--- Excerpt to read ---
★ ★ ★ ★ ★

New Zealand is a wild place, filled with ancient forests, active volcanoes, rugged coast lines, soaring mountain ranges and hobbits*. One of the best ways to experience this land of natural wonders is by foot and when you travel here you’ll realise you’re very spoilt for choice by the range of trails and walks available. Arguably one of the best day walks in New Zealand and potentially the world, is the Tongariro Alpine Crossing.
Being in the middle of New Zealand’s North Island, it’s roughly a 4 1/2 hour drive from either Auckland or Wellington International airports (to Tongariro National Park where most of the accommodation is based). I stayed at the Tongariro Crossing Lodge who helped us with our shuttle to and from the start and finish of the walk. A lot of the accommodation there will offer pick up/drop off services, or you have the option of driving to one end yourself and getting a shuttle back to your car from the finish. You can book your shuttle here.
I would recommend starting at the Mangatepopo end and finishing at Kitetahi. This route takes you up the steep, windy mountain side, with the craters and lakes at the top of the hard work, followed by a long walk down to the bottom. There are toilets not far in from each end, but if you have a small bladder I’d suggest taking some tissues! You won’t need a guide for this hike if you go through peak season; it was a busy weekend when we went and there were people every few steps.
Over the course of 5-7 hours, depending on your fitness level, the walk will take you across marshes, along a ridge between mountains, through dormant volcanic craters, past geothermal lakes and through native forest. You might recognise one of the peaks on the walk from Lord of the Rings; Mt Doom. In the native language, Te Reo Maori, it is known as Ngauruhoe (nah-roo-hoe-wee), and is one of the highlights of the day hike. You can find more Lord of the Rings tours here.
Another highlight is seeing the stunning “Emerald Lakes” as you shimmy down a steep peak of loose shingle – I would not recommend trying to film as you descend this part! Two of the lakes are an incredible emerald green with the other being a bit more aquamarine, and they look like they’ve been photoshopped into the barren, volcanic landscape. The lakes are incredible, and make for a great place to stop and have lunch…if you don’t mind the smell of sulfur and slightly ominous steam rising from nearby geysers!
The next lake is a little further up, much larger, and a deeper blue, hence its name; “The Blue Lake”. Please be aware that it is tapu (sacred to the Maori people of the region) and you should not eat or drink here. Swimming is definitely a no-go as well, but being volcanic you really wouldn’t want to anyway!

★ ★ ★ ★ ★

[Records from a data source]
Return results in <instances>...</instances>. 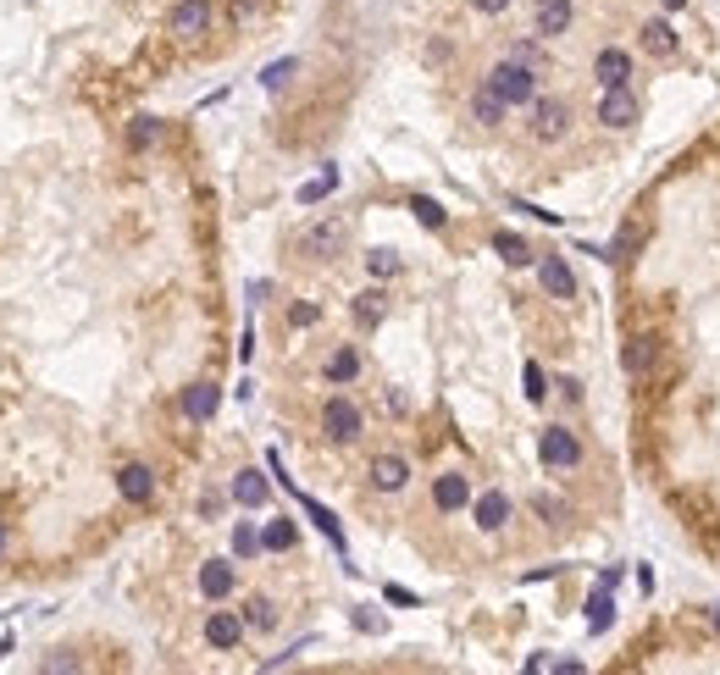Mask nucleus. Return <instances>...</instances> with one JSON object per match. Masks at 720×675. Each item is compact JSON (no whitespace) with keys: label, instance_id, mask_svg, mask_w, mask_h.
Masks as SVG:
<instances>
[{"label":"nucleus","instance_id":"nucleus-11","mask_svg":"<svg viewBox=\"0 0 720 675\" xmlns=\"http://www.w3.org/2000/svg\"><path fill=\"white\" fill-rule=\"evenodd\" d=\"M510 515H516V498L504 493V487H488V493L471 504V521H477L482 532H504V526H510Z\"/></svg>","mask_w":720,"mask_h":675},{"label":"nucleus","instance_id":"nucleus-27","mask_svg":"<svg viewBox=\"0 0 720 675\" xmlns=\"http://www.w3.org/2000/svg\"><path fill=\"white\" fill-rule=\"evenodd\" d=\"M493 249H499L510 266H532V249H527V238H521V233H493Z\"/></svg>","mask_w":720,"mask_h":675},{"label":"nucleus","instance_id":"nucleus-24","mask_svg":"<svg viewBox=\"0 0 720 675\" xmlns=\"http://www.w3.org/2000/svg\"><path fill=\"white\" fill-rule=\"evenodd\" d=\"M349 310H355L360 327H377V321L388 316V294H383V288H366V294H355V305H349Z\"/></svg>","mask_w":720,"mask_h":675},{"label":"nucleus","instance_id":"nucleus-40","mask_svg":"<svg viewBox=\"0 0 720 675\" xmlns=\"http://www.w3.org/2000/svg\"><path fill=\"white\" fill-rule=\"evenodd\" d=\"M682 6H687V0H665V12H682Z\"/></svg>","mask_w":720,"mask_h":675},{"label":"nucleus","instance_id":"nucleus-10","mask_svg":"<svg viewBox=\"0 0 720 675\" xmlns=\"http://www.w3.org/2000/svg\"><path fill=\"white\" fill-rule=\"evenodd\" d=\"M626 371H632L637 382H654L660 377V338H648V332H632L626 338Z\"/></svg>","mask_w":720,"mask_h":675},{"label":"nucleus","instance_id":"nucleus-2","mask_svg":"<svg viewBox=\"0 0 720 675\" xmlns=\"http://www.w3.org/2000/svg\"><path fill=\"white\" fill-rule=\"evenodd\" d=\"M571 133V100L560 95H538L527 106V139L532 144H560Z\"/></svg>","mask_w":720,"mask_h":675},{"label":"nucleus","instance_id":"nucleus-18","mask_svg":"<svg viewBox=\"0 0 720 675\" xmlns=\"http://www.w3.org/2000/svg\"><path fill=\"white\" fill-rule=\"evenodd\" d=\"M216 399H222L216 382H189V388H183V415L200 427V421H211V415H216Z\"/></svg>","mask_w":720,"mask_h":675},{"label":"nucleus","instance_id":"nucleus-21","mask_svg":"<svg viewBox=\"0 0 720 675\" xmlns=\"http://www.w3.org/2000/svg\"><path fill=\"white\" fill-rule=\"evenodd\" d=\"M504 111H510V106L493 95L488 83H482L477 95H471V122H477V128H504Z\"/></svg>","mask_w":720,"mask_h":675},{"label":"nucleus","instance_id":"nucleus-6","mask_svg":"<svg viewBox=\"0 0 720 675\" xmlns=\"http://www.w3.org/2000/svg\"><path fill=\"white\" fill-rule=\"evenodd\" d=\"M344 238H349V227L338 222V216H327V222H311V227H305L294 249H300L305 261H333L338 249H344Z\"/></svg>","mask_w":720,"mask_h":675},{"label":"nucleus","instance_id":"nucleus-39","mask_svg":"<svg viewBox=\"0 0 720 675\" xmlns=\"http://www.w3.org/2000/svg\"><path fill=\"white\" fill-rule=\"evenodd\" d=\"M0 559H12V532L0 526Z\"/></svg>","mask_w":720,"mask_h":675},{"label":"nucleus","instance_id":"nucleus-29","mask_svg":"<svg viewBox=\"0 0 720 675\" xmlns=\"http://www.w3.org/2000/svg\"><path fill=\"white\" fill-rule=\"evenodd\" d=\"M128 144H133V150H150V144H161V122H156V117H133Z\"/></svg>","mask_w":720,"mask_h":675},{"label":"nucleus","instance_id":"nucleus-16","mask_svg":"<svg viewBox=\"0 0 720 675\" xmlns=\"http://www.w3.org/2000/svg\"><path fill=\"white\" fill-rule=\"evenodd\" d=\"M593 78H599V89H610V83H632V56H626L621 45H604L599 56H593Z\"/></svg>","mask_w":720,"mask_h":675},{"label":"nucleus","instance_id":"nucleus-38","mask_svg":"<svg viewBox=\"0 0 720 675\" xmlns=\"http://www.w3.org/2000/svg\"><path fill=\"white\" fill-rule=\"evenodd\" d=\"M471 6H477L482 17H504V12H510V0H471Z\"/></svg>","mask_w":720,"mask_h":675},{"label":"nucleus","instance_id":"nucleus-33","mask_svg":"<svg viewBox=\"0 0 720 675\" xmlns=\"http://www.w3.org/2000/svg\"><path fill=\"white\" fill-rule=\"evenodd\" d=\"M510 56H516V61H527L532 72H543V67H549V56H543V45H538V39H516V45H510Z\"/></svg>","mask_w":720,"mask_h":675},{"label":"nucleus","instance_id":"nucleus-14","mask_svg":"<svg viewBox=\"0 0 720 675\" xmlns=\"http://www.w3.org/2000/svg\"><path fill=\"white\" fill-rule=\"evenodd\" d=\"M117 493L128 498V504H150V498H156V471H150V465H122L117 471Z\"/></svg>","mask_w":720,"mask_h":675},{"label":"nucleus","instance_id":"nucleus-37","mask_svg":"<svg viewBox=\"0 0 720 675\" xmlns=\"http://www.w3.org/2000/svg\"><path fill=\"white\" fill-rule=\"evenodd\" d=\"M316 316H322V310H316V305H294V310H288V321H294V327H311Z\"/></svg>","mask_w":720,"mask_h":675},{"label":"nucleus","instance_id":"nucleus-1","mask_svg":"<svg viewBox=\"0 0 720 675\" xmlns=\"http://www.w3.org/2000/svg\"><path fill=\"white\" fill-rule=\"evenodd\" d=\"M538 78H543V72H532L527 61L504 56V61H493V72H488L482 83H488L493 95H499L504 106L516 111V106H532V100H538Z\"/></svg>","mask_w":720,"mask_h":675},{"label":"nucleus","instance_id":"nucleus-8","mask_svg":"<svg viewBox=\"0 0 720 675\" xmlns=\"http://www.w3.org/2000/svg\"><path fill=\"white\" fill-rule=\"evenodd\" d=\"M244 637H250L244 615H233V609H211V615H205V648H216V653H233Z\"/></svg>","mask_w":720,"mask_h":675},{"label":"nucleus","instance_id":"nucleus-5","mask_svg":"<svg viewBox=\"0 0 720 675\" xmlns=\"http://www.w3.org/2000/svg\"><path fill=\"white\" fill-rule=\"evenodd\" d=\"M538 460L549 465V471H576V465H582V438H576L571 427H543Z\"/></svg>","mask_w":720,"mask_h":675},{"label":"nucleus","instance_id":"nucleus-19","mask_svg":"<svg viewBox=\"0 0 720 675\" xmlns=\"http://www.w3.org/2000/svg\"><path fill=\"white\" fill-rule=\"evenodd\" d=\"M266 498H272V482H266L261 471H239V476H233V504H244V510H261Z\"/></svg>","mask_w":720,"mask_h":675},{"label":"nucleus","instance_id":"nucleus-20","mask_svg":"<svg viewBox=\"0 0 720 675\" xmlns=\"http://www.w3.org/2000/svg\"><path fill=\"white\" fill-rule=\"evenodd\" d=\"M637 45H643L648 56H676V28L665 23V17H654V23L637 28Z\"/></svg>","mask_w":720,"mask_h":675},{"label":"nucleus","instance_id":"nucleus-34","mask_svg":"<svg viewBox=\"0 0 720 675\" xmlns=\"http://www.w3.org/2000/svg\"><path fill=\"white\" fill-rule=\"evenodd\" d=\"M366 272L372 277H399V255L394 249H372V255H366Z\"/></svg>","mask_w":720,"mask_h":675},{"label":"nucleus","instance_id":"nucleus-17","mask_svg":"<svg viewBox=\"0 0 720 675\" xmlns=\"http://www.w3.org/2000/svg\"><path fill=\"white\" fill-rule=\"evenodd\" d=\"M538 283H543L549 299H576V277H571V266H565L560 255H543L538 261Z\"/></svg>","mask_w":720,"mask_h":675},{"label":"nucleus","instance_id":"nucleus-7","mask_svg":"<svg viewBox=\"0 0 720 675\" xmlns=\"http://www.w3.org/2000/svg\"><path fill=\"white\" fill-rule=\"evenodd\" d=\"M167 34L183 39V45H194V39L211 34V0H178L167 17Z\"/></svg>","mask_w":720,"mask_h":675},{"label":"nucleus","instance_id":"nucleus-22","mask_svg":"<svg viewBox=\"0 0 720 675\" xmlns=\"http://www.w3.org/2000/svg\"><path fill=\"white\" fill-rule=\"evenodd\" d=\"M322 377H327V382H338V388H344V382H355V377H360V355H355L349 344H338L333 355H327Z\"/></svg>","mask_w":720,"mask_h":675},{"label":"nucleus","instance_id":"nucleus-12","mask_svg":"<svg viewBox=\"0 0 720 675\" xmlns=\"http://www.w3.org/2000/svg\"><path fill=\"white\" fill-rule=\"evenodd\" d=\"M200 593L211 598V604H222V598L239 593V570H233V559H205L200 565Z\"/></svg>","mask_w":720,"mask_h":675},{"label":"nucleus","instance_id":"nucleus-13","mask_svg":"<svg viewBox=\"0 0 720 675\" xmlns=\"http://www.w3.org/2000/svg\"><path fill=\"white\" fill-rule=\"evenodd\" d=\"M366 476H372L377 493H405V482H410V460H405V454H377Z\"/></svg>","mask_w":720,"mask_h":675},{"label":"nucleus","instance_id":"nucleus-15","mask_svg":"<svg viewBox=\"0 0 720 675\" xmlns=\"http://www.w3.org/2000/svg\"><path fill=\"white\" fill-rule=\"evenodd\" d=\"M571 17H576V6H571V0H538V6H532V23H538V39H560L565 28H571Z\"/></svg>","mask_w":720,"mask_h":675},{"label":"nucleus","instance_id":"nucleus-31","mask_svg":"<svg viewBox=\"0 0 720 675\" xmlns=\"http://www.w3.org/2000/svg\"><path fill=\"white\" fill-rule=\"evenodd\" d=\"M333 189H338V172H333V166H327L322 178H311V183H305V189H300V205H322V200H327V194H333Z\"/></svg>","mask_w":720,"mask_h":675},{"label":"nucleus","instance_id":"nucleus-30","mask_svg":"<svg viewBox=\"0 0 720 675\" xmlns=\"http://www.w3.org/2000/svg\"><path fill=\"white\" fill-rule=\"evenodd\" d=\"M261 532H255V526L250 521H239V526H233V554H239V559H255V554H261Z\"/></svg>","mask_w":720,"mask_h":675},{"label":"nucleus","instance_id":"nucleus-28","mask_svg":"<svg viewBox=\"0 0 720 675\" xmlns=\"http://www.w3.org/2000/svg\"><path fill=\"white\" fill-rule=\"evenodd\" d=\"M410 211H416V222L432 227V233H444V227H449V211H444L438 200H427V194H416V200H410Z\"/></svg>","mask_w":720,"mask_h":675},{"label":"nucleus","instance_id":"nucleus-35","mask_svg":"<svg viewBox=\"0 0 720 675\" xmlns=\"http://www.w3.org/2000/svg\"><path fill=\"white\" fill-rule=\"evenodd\" d=\"M521 377H527V399H532V404L549 399V388H543V366H538V360H527V371H521Z\"/></svg>","mask_w":720,"mask_h":675},{"label":"nucleus","instance_id":"nucleus-3","mask_svg":"<svg viewBox=\"0 0 720 675\" xmlns=\"http://www.w3.org/2000/svg\"><path fill=\"white\" fill-rule=\"evenodd\" d=\"M593 117H599L604 128L626 133V128H637V117H643V100H637L632 83H610V89H599V106H593Z\"/></svg>","mask_w":720,"mask_h":675},{"label":"nucleus","instance_id":"nucleus-32","mask_svg":"<svg viewBox=\"0 0 720 675\" xmlns=\"http://www.w3.org/2000/svg\"><path fill=\"white\" fill-rule=\"evenodd\" d=\"M294 72H300V61H294V56H283V61H272V67L261 72V83H266V89L277 95V89H288V78H294Z\"/></svg>","mask_w":720,"mask_h":675},{"label":"nucleus","instance_id":"nucleus-26","mask_svg":"<svg viewBox=\"0 0 720 675\" xmlns=\"http://www.w3.org/2000/svg\"><path fill=\"white\" fill-rule=\"evenodd\" d=\"M615 620V598H610V587H593V598H588V631H604Z\"/></svg>","mask_w":720,"mask_h":675},{"label":"nucleus","instance_id":"nucleus-25","mask_svg":"<svg viewBox=\"0 0 720 675\" xmlns=\"http://www.w3.org/2000/svg\"><path fill=\"white\" fill-rule=\"evenodd\" d=\"M239 615H244V626H250V631H272V626H277V604H272V598H261V593L244 598Z\"/></svg>","mask_w":720,"mask_h":675},{"label":"nucleus","instance_id":"nucleus-23","mask_svg":"<svg viewBox=\"0 0 720 675\" xmlns=\"http://www.w3.org/2000/svg\"><path fill=\"white\" fill-rule=\"evenodd\" d=\"M261 543H266V554H288V548L300 543V526L288 521V515H277V521L261 526Z\"/></svg>","mask_w":720,"mask_h":675},{"label":"nucleus","instance_id":"nucleus-9","mask_svg":"<svg viewBox=\"0 0 720 675\" xmlns=\"http://www.w3.org/2000/svg\"><path fill=\"white\" fill-rule=\"evenodd\" d=\"M466 504H471V476L466 471L432 476V510H438V515H460Z\"/></svg>","mask_w":720,"mask_h":675},{"label":"nucleus","instance_id":"nucleus-36","mask_svg":"<svg viewBox=\"0 0 720 675\" xmlns=\"http://www.w3.org/2000/svg\"><path fill=\"white\" fill-rule=\"evenodd\" d=\"M532 510H538L549 526H560V521H565V504H560V498H549V493H538V498H532Z\"/></svg>","mask_w":720,"mask_h":675},{"label":"nucleus","instance_id":"nucleus-4","mask_svg":"<svg viewBox=\"0 0 720 675\" xmlns=\"http://www.w3.org/2000/svg\"><path fill=\"white\" fill-rule=\"evenodd\" d=\"M322 432H327V443H355L360 432H366V415H360V404L344 399V393H333V399L322 404Z\"/></svg>","mask_w":720,"mask_h":675}]
</instances>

★ ★ ★ ★ ★

--- Challenges ---
A: In the Tongariro Alpine Crossing text, how long does the walk take?
B: In the Tongariro Alpine Crossing text, write out the part that opens with the words containing "Over the course" and closes with "Rings tours here.", renaming "Mt Doom" as "Mount Doom".

--- The solutions ---
A: 5-7 hours, depending on your fitness level.

B:
Over the course of 5-7 hours, depending on your fitness level, the walk will take you across marshes, along a ridge between mountains, through dormant volcanic craters, past geothermal lakes and through native forest. You might recognise one of the peaks on the walk from Lord of the Rings; Mount Doom. In the native language, Te Reo Maori, it is known as Ngauruhoe (nah-roo-hoe-wee), and is one of the highlights of the day hike. You can find more Lord of the Rings tours here.